Bill Clinton’s past not an issue in this primary

He may be providing fodder to Donald Trump, but don’t expect the 42nd president’s 1990s-era scandals to become an issue in the Democratic race. Sanders was asked about comments he’d made about Bill Clinton where he called the former president’s sex scandals “totally disgraceful and unacceptable.”

In a moment reminiscent of his line in the first debate in October where he dismissed the controversy over Hillary Clinton’s emails — “The American people are sick and tired of hearing about your damn emails” — the Vermont senator similarly took the Bill Clinton issue off the table, if it was ever there at all.

Saying the question “annoys him,” Sanders blamed the media for continually trying to bait him into attacking Hillary Clinton.

“I’m going to debate Secretary Clinton, Governor O’Malley, on the issues facing the American people, not Bill Clinton’s personal behavior,” Sanders said.

O’Malley’s struggle to get noticed

Martin O’Malley hasn’t had an easy time of it in the Democratic race. He’s been in the low single digits nationally, as well as in Iowa and New Hampshire, where he’s campaigned continuously since launching his White House bid in May. He even barely qualified for Sunday’s debate based on NBC’s polling criteria.

While he may have been on the stage, he may be most remembered for his pleas for more time.
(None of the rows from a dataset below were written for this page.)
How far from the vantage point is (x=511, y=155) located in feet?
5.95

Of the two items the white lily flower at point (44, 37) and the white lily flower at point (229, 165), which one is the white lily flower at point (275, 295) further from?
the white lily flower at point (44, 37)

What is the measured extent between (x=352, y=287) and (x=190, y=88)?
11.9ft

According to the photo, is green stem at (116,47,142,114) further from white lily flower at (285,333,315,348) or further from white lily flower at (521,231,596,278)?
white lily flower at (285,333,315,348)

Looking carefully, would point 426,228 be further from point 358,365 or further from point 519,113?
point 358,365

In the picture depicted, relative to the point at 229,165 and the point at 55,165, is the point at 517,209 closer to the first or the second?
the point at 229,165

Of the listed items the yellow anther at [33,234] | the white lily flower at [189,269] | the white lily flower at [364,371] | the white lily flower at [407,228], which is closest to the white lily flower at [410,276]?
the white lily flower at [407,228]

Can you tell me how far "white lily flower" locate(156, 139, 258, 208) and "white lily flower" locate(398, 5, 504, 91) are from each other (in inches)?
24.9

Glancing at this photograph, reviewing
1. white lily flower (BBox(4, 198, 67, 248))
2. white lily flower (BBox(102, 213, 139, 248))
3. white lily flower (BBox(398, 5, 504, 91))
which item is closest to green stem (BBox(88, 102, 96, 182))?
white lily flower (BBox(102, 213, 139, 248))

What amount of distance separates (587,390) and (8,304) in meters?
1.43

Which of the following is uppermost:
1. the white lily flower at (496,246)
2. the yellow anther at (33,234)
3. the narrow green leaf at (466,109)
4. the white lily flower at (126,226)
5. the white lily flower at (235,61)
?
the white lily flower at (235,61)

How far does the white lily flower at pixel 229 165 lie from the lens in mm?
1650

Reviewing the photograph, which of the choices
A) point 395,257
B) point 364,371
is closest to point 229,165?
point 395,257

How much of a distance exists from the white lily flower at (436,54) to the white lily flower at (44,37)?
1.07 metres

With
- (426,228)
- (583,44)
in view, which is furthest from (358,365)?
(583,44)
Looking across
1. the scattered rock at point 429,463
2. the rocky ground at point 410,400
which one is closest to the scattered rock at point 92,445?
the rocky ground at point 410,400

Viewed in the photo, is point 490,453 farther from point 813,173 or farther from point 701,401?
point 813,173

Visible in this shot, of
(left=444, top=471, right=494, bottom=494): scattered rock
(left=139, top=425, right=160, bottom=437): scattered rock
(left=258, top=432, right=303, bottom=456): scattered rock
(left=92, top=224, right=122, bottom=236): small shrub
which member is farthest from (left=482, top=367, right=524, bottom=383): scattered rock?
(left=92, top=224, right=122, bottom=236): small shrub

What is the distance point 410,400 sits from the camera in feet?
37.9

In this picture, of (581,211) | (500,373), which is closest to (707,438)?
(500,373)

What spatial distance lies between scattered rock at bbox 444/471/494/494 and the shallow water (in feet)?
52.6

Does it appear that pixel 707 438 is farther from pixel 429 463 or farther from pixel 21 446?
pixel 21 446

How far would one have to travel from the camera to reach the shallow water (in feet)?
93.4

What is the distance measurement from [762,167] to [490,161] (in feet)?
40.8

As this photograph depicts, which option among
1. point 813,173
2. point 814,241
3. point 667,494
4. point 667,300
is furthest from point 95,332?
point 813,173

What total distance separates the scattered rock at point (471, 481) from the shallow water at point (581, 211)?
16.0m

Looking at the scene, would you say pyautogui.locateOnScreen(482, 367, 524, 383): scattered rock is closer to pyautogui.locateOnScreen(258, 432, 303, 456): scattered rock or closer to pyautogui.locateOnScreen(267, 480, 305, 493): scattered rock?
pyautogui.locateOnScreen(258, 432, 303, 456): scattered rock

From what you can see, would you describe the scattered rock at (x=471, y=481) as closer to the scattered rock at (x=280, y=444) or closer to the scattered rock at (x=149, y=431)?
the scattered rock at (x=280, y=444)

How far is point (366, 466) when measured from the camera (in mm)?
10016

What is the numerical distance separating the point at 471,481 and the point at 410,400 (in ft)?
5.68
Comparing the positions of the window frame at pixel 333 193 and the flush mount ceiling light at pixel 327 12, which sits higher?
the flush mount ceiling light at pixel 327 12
There was the moment when he asked moderator Lester Holt for “just 10 seconds” to weigh in on a question about drug abuse, as Holt ignored him and cut to commercial. There was the time when, after returning from a commercial, Holt offered Clinton 30 more seconds after previously cutting her off and O’Malley asked: “Can I get 30 seconds, too?”

As the debate closed, Holt asked the candidates whether they’d like to weigh in on anything they hadn’t had the opportunity to discuss in the previous two hours of the debate. “And, we’ll start with Governor O’Malley,” Holt said, as the crowd laughed, the humor seemingly lost on no one.

“Didn’t see that coming, did you?” Holt said.

Foreign policy not providing sharp dividing lines

In the second Democratic debate, which occurred the day after the Paris terror attacks, foreign policy dominated. Tonight, it was about halfway in until it came up at all.

Once it did, the candidates talked about Iran, Syria and the Islamic State, among other things. Clinton, again, sought to link herself with the Obama administration, expressing pride for her role in imposing Iran sanctions (Clinton and Sanders both expressed their support of the Iran nuclear agreement) and defending the president on Syria. O’Malley noted how he and his rivals didn’t employ the much more hawkish language frequently heard from GOP candidates.

Perhaps most noticeable was that Clinton came away largely unscathed, as her opponents didn’t seek to jab at her tenure as secretary of State. When asked whether the Obama administration — and, by extension, Clinton — had helped to “create a vacuum” that allowed the Islamic State to take root, Sanders demurred.

“No. I think the vacuum was created by the disastrous war in Iraq, which I vigorously opposed.” However, in absolving Clinton of complicity during her years in Obama’s Cabinet, he did manage to highlight the fact that he’d voted against the Iraq War resolution in 2002 while in the House, which she, of course, supported as a senator.